- PROBLEM DETAILS -
Rewrite the entire listing below, changing each instance of "image sensor" to "camera" and leaving everything else unaltered.

- PROVIDED ENTRIES -
* * * * * * *
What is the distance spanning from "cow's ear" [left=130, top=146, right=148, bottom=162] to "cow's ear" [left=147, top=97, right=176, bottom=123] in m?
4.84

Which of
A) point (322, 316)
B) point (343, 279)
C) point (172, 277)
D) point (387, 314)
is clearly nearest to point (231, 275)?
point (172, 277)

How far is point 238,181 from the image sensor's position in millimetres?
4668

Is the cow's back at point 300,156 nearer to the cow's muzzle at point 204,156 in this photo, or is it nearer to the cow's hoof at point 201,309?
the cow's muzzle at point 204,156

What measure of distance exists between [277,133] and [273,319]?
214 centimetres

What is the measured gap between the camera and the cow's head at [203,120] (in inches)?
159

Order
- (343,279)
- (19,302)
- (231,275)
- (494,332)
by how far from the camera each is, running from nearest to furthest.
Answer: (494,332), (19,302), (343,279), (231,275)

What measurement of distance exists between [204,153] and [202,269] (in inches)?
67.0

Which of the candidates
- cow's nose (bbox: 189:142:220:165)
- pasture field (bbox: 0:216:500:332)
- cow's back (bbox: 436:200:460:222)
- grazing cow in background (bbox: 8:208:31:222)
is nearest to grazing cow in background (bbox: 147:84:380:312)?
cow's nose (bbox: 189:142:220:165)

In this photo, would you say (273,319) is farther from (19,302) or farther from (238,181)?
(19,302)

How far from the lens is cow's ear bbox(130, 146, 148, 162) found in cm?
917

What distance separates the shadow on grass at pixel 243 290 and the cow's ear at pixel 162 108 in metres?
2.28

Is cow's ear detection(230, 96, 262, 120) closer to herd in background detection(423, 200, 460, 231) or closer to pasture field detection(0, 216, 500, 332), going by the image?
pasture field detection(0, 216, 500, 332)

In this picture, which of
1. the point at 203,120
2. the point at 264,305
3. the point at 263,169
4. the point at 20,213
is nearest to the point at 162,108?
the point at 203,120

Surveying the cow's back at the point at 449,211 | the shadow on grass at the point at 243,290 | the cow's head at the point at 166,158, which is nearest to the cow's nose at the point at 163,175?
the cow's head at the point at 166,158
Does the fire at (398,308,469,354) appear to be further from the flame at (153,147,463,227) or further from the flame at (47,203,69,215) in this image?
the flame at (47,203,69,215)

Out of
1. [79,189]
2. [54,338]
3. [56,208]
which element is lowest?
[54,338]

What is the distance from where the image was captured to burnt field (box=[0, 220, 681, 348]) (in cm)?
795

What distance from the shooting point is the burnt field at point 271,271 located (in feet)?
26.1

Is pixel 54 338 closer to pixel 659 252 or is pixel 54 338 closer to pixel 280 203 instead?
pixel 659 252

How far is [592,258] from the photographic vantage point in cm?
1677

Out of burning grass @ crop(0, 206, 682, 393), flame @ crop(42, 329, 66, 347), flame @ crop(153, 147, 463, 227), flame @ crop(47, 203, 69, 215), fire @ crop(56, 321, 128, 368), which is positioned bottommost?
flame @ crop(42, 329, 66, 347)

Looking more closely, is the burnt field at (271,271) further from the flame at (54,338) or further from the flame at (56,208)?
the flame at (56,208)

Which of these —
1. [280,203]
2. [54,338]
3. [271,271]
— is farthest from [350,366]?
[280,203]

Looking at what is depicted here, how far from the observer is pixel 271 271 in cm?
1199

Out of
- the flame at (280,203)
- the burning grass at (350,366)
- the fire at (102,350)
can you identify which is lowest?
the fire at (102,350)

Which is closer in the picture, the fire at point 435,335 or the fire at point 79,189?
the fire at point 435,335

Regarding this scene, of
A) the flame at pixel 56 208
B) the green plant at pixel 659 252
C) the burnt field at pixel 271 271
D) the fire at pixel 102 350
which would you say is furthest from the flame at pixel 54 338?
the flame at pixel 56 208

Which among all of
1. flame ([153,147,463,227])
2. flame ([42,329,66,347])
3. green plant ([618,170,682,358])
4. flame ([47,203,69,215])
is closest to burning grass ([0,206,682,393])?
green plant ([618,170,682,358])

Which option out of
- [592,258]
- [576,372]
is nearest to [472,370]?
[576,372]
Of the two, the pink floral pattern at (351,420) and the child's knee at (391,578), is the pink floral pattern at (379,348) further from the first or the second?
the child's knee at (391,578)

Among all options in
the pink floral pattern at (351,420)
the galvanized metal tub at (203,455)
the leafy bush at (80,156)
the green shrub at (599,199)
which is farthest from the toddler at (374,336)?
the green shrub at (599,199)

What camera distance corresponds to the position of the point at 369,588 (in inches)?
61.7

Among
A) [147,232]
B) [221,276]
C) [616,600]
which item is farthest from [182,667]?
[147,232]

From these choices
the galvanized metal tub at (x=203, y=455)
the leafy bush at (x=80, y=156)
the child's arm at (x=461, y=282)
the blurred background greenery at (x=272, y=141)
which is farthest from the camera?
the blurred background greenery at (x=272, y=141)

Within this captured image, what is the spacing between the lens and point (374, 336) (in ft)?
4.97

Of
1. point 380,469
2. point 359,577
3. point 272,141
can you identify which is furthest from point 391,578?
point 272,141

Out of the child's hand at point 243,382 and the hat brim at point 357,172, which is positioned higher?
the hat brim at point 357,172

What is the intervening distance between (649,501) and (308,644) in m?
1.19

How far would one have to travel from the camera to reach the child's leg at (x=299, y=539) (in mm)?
* * * * * * *
- SOLUTION TO THIS EXERCISE -
What is the distance spanning from "cow's ear" [left=130, top=146, right=148, bottom=162] to "cow's ear" [left=147, top=97, right=176, bottom=123] in m?
4.84

Which of
A) point (322, 316)
B) point (343, 279)
C) point (172, 277)
D) point (387, 314)
is clearly nearest to point (231, 275)?
point (172, 277)

How far is point 238,181 from the camera's position in millimetres?
4668

Is the cow's back at point 300,156 nearer to the cow's muzzle at point 204,156 in this photo, or is it nearer to the cow's hoof at point 201,309?
the cow's muzzle at point 204,156

What measure of distance exists between [277,133] and [273,319]?
214 centimetres

What is the measured gap between the camera and the cow's head at [203,120] (in inches)?
159

Order
- (343,279)
- (19,302)
- (231,275)
- (494,332)
by how far from the camera each is, running from nearest to furthest.
Answer: (494,332), (19,302), (343,279), (231,275)

What measurement of distance exists between [204,153] and [202,269] (in inches)?
67.0

Which of the candidates
- cow's nose (bbox: 189:142:220:165)
- pasture field (bbox: 0:216:500:332)
- cow's back (bbox: 436:200:460:222)
- grazing cow in background (bbox: 8:208:31:222)
is nearest to grazing cow in background (bbox: 147:84:380:312)?
cow's nose (bbox: 189:142:220:165)

In this photo, would you say (273,319) is farther from (19,302) or farther from (238,181)?
(19,302)

How far from the lens is cow's ear bbox(130, 146, 148, 162) found in cm?
917

What distance separates the shadow on grass at pixel 243 290 and the cow's ear at pixel 162 108 in metres?
2.28

Is cow's ear detection(230, 96, 262, 120) closer to herd in background detection(423, 200, 460, 231) or closer to pasture field detection(0, 216, 500, 332), going by the image?
pasture field detection(0, 216, 500, 332)

In this picture, which of
1. the point at 203,120
2. the point at 264,305
3. the point at 263,169
4. the point at 20,213
is nearest to the point at 162,108?
the point at 203,120

Surveying the cow's back at the point at 449,211 | the shadow on grass at the point at 243,290 | the cow's head at the point at 166,158, which is nearest to the cow's nose at the point at 163,175?
the cow's head at the point at 166,158
Does the fire at (398,308,469,354) appear to be further from the flame at (153,147,463,227) or further from the flame at (47,203,69,215) in this image?
the flame at (47,203,69,215)

Out of
1. [79,189]
2. [54,338]
3. [56,208]
which element is lowest?
[54,338]

What is the distance from where the image was captured to burnt field (box=[0, 220, 681, 348]) (in cm)?
795

What distance from the shooting point is the burnt field at point 271,271 located (in feet)?
26.1

Is pixel 54 338 closer to pixel 659 252 or is pixel 54 338 closer to pixel 280 203 instead?
pixel 659 252

How far is [592,258] from the photographic vantage point in cm?
1677

Out of burning grass @ crop(0, 206, 682, 393), flame @ crop(42, 329, 66, 347), flame @ crop(153, 147, 463, 227), flame @ crop(47, 203, 69, 215), fire @ crop(56, 321, 128, 368), which is positioned bottommost?
flame @ crop(42, 329, 66, 347)

Looking more closely, is the burnt field at (271,271) further from the flame at (54,338) or further from the flame at (56,208)?
the flame at (56,208)

Which of these —
1. [280,203]
2. [54,338]
3. [271,271]
— is farthest from [350,366]?
[280,203]

Looking at what is depicted here, how far from the observer is pixel 271 271 in cm?
1199

Out of
- the flame at (280,203)
- the burning grass at (350,366)
- the fire at (102,350)
can you identify which is lowest?
the fire at (102,350)

Which is closer in the picture, the fire at point 435,335 or the fire at point 79,189?
the fire at point 435,335

Regarding this scene, of
A) the flame at pixel 56 208
B) the green plant at pixel 659 252
C) the burnt field at pixel 271 271
D) the fire at pixel 102 350
which would you say is furthest from the flame at pixel 54 338?
the flame at pixel 56 208

Which among all of
1. flame ([153,147,463,227])
2. flame ([42,329,66,347])
3. green plant ([618,170,682,358])
4. flame ([47,203,69,215])
is closest to burning grass ([0,206,682,393])?
green plant ([618,170,682,358])

Which option out of
- [592,258]
- [576,372]
is nearest to [472,370]?
[576,372]
Of the two, the pink floral pattern at (351,420) and the child's knee at (391,578), is the pink floral pattern at (379,348) further from the first or the second?
the child's knee at (391,578)

Among all options in
the pink floral pattern at (351,420)
the galvanized metal tub at (203,455)
the leafy bush at (80,156)
the green shrub at (599,199)
which is farthest from the toddler at (374,336)?
the green shrub at (599,199)

What camera distance corresponds to the position of the point at 369,588 (in inches)?
61.7

Among
A) [147,232]
B) [221,276]
C) [616,600]
which item is farthest from [182,667]?
[147,232]

From these choices
the galvanized metal tub at (x=203, y=455)
the leafy bush at (x=80, y=156)
the child's arm at (x=461, y=282)
the blurred background greenery at (x=272, y=141)
which is farthest from the camera?
the blurred background greenery at (x=272, y=141)

Within this captured image, what is the spacing between the lens and point (374, 336) (in ft)?
4.97

Of
1. point 380,469
2. point 359,577
3. point 272,141
can you identify which is furthest from point 391,578?
point 272,141

Out of the child's hand at point 243,382 and the hat brim at point 357,172, which is positioned higher?
the hat brim at point 357,172

What is the intervening distance between (649,501) and (308,644) in m?
1.19

How far would one have to travel from the camera to reach the child's leg at (x=299, y=539) (in mm)?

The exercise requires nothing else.